### Aim
Nothing other than the lines from the one containing "Based on the" through the close of the entries below should be printed, each exactly.

[Data listing]
'''

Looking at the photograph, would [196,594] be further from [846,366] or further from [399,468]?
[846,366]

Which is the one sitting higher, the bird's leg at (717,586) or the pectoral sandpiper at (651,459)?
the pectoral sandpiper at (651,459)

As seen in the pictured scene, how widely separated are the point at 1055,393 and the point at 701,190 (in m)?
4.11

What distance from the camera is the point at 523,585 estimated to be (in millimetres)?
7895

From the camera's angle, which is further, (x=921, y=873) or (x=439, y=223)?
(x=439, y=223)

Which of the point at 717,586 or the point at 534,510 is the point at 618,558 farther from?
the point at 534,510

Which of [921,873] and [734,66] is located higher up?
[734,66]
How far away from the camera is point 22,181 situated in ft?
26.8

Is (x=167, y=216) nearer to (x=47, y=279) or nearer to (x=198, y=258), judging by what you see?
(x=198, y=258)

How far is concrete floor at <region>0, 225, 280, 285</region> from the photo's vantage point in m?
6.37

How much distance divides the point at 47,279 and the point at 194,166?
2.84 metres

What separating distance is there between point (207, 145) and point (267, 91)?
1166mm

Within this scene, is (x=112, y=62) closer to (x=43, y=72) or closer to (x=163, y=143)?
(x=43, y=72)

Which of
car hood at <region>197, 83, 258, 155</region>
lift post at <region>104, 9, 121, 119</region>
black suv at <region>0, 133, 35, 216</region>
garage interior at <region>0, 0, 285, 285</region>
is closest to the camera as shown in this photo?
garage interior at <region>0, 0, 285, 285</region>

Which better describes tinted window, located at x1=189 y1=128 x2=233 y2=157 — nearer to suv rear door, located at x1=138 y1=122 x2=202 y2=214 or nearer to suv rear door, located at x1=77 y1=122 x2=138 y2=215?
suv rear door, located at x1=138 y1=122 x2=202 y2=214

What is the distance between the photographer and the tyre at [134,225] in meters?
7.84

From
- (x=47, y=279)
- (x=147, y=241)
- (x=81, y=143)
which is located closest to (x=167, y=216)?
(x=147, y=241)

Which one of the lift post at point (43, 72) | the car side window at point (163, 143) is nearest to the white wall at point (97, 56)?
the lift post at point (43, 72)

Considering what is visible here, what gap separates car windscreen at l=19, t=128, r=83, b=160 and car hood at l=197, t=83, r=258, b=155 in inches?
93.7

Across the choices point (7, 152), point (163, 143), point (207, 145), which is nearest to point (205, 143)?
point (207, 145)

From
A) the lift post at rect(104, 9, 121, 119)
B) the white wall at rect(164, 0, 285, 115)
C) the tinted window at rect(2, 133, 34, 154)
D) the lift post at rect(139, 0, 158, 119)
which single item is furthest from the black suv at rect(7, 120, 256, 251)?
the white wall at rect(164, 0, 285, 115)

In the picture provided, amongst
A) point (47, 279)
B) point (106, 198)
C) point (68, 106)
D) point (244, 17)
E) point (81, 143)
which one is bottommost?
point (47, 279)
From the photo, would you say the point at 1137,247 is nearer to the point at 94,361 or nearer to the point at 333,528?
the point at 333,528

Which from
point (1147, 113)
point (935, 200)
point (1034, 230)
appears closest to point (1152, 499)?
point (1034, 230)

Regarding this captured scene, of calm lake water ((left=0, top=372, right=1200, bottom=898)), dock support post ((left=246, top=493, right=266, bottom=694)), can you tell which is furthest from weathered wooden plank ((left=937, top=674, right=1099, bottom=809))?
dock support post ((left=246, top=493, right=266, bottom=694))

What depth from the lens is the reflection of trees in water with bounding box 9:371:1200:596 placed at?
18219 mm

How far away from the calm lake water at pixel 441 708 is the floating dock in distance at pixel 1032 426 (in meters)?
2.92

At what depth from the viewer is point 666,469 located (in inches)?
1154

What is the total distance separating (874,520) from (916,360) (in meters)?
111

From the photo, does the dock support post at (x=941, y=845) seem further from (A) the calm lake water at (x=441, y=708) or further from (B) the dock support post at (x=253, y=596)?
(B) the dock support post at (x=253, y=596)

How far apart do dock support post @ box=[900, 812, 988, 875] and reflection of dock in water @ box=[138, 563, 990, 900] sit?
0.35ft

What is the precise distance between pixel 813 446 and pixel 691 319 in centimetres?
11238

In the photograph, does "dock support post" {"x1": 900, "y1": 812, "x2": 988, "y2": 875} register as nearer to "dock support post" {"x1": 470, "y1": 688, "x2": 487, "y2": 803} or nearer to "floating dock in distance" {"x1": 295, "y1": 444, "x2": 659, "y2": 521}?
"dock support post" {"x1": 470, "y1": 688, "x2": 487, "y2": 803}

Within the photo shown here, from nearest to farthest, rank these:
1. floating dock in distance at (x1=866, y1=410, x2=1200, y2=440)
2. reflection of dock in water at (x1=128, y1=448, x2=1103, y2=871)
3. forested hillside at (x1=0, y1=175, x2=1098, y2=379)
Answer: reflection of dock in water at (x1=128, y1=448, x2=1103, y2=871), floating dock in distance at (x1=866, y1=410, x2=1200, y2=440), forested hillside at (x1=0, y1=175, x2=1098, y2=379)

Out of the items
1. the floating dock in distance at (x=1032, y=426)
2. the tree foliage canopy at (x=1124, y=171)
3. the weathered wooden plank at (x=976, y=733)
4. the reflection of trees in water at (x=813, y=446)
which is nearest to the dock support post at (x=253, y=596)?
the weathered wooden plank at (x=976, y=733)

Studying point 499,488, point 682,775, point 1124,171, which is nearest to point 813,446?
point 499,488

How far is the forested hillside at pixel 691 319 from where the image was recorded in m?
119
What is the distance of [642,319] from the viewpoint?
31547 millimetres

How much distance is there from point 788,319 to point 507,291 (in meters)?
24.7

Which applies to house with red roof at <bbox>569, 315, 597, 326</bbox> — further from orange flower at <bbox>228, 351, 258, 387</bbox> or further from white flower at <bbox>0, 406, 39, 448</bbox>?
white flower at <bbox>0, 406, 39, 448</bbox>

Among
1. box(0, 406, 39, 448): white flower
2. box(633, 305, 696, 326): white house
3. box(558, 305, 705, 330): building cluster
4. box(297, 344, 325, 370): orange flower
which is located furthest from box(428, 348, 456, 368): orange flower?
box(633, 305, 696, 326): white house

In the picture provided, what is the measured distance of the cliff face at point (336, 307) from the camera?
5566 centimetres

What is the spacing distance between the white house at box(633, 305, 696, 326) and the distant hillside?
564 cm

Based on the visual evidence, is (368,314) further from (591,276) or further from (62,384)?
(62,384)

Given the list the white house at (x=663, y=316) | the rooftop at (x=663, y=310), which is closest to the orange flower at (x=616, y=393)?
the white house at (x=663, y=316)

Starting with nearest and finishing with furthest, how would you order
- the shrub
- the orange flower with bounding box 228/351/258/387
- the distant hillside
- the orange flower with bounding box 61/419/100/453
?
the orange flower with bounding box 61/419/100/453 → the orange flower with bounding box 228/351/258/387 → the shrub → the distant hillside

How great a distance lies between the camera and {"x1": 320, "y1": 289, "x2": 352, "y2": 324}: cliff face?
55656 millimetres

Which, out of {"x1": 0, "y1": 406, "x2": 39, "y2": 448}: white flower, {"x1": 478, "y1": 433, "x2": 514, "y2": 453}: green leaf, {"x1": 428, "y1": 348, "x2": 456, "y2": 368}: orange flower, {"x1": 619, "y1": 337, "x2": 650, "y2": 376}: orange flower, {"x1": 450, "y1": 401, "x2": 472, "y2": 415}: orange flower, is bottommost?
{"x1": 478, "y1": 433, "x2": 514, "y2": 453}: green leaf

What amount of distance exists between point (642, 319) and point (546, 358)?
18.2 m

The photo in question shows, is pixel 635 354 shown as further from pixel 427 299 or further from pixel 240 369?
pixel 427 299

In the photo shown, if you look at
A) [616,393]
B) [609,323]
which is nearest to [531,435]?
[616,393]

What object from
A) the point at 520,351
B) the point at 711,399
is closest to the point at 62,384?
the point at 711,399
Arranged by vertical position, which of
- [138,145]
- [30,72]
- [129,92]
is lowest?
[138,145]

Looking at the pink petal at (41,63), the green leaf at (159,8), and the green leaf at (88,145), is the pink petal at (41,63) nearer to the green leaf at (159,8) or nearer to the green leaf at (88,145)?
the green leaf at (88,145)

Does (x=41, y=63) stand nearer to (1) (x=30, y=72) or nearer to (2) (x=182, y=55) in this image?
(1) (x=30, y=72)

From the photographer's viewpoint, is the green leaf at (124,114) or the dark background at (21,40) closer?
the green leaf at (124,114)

'''

### Task solution
Based on the visual evidence, is (368,314) further from (591,276) or further from (62,384)?
(62,384)

Given the list the white house at (x=663, y=316) | the rooftop at (x=663, y=310), which is closest to the orange flower at (x=616, y=393)?
the white house at (x=663, y=316)

Starting with nearest and finishing with furthest, how would you order
- the shrub
- the orange flower with bounding box 228/351/258/387
- the distant hillside
- the orange flower with bounding box 61/419/100/453
?
the orange flower with bounding box 61/419/100/453 → the orange flower with bounding box 228/351/258/387 → the shrub → the distant hillside

How great a distance lies between the camera and {"x1": 320, "y1": 289, "x2": 352, "y2": 324}: cliff face?
55656 millimetres

Which, out of {"x1": 0, "y1": 406, "x2": 39, "y2": 448}: white flower, {"x1": 478, "y1": 433, "x2": 514, "y2": 453}: green leaf, {"x1": 428, "y1": 348, "x2": 456, "y2": 368}: orange flower, {"x1": 619, "y1": 337, "x2": 650, "y2": 376}: orange flower, {"x1": 450, "y1": 401, "x2": 472, "y2": 415}: orange flower, is bottommost?
{"x1": 478, "y1": 433, "x2": 514, "y2": 453}: green leaf

What amount of distance exists between point (642, 319) and point (546, 358)?
18.2 m

The photo in question shows, is pixel 635 354 shown as further from pixel 427 299 or further from pixel 240 369?
pixel 427 299

In the photo shown, if you look at
A) [616,393]
B) [609,323]
which is nearest to [531,435]?
[616,393]

What object from
A) the point at 520,351
B) the point at 711,399
is closest to the point at 62,384?
the point at 711,399
Arranged by vertical position, which of
- [138,145]
- [30,72]
- [129,92]
is lowest?
[138,145]

Looking at the pink petal at (41,63), the green leaf at (159,8), and the green leaf at (88,145), is the pink petal at (41,63) nearer to the green leaf at (159,8) or nearer to the green leaf at (88,145)?
the green leaf at (88,145)

Does (x=41, y=63) stand nearer to (1) (x=30, y=72) or nearer to (2) (x=182, y=55) in this image?
(1) (x=30, y=72)

From the photographer's viewpoint, is the green leaf at (124,114) or the dark background at (21,40) closer?
the green leaf at (124,114)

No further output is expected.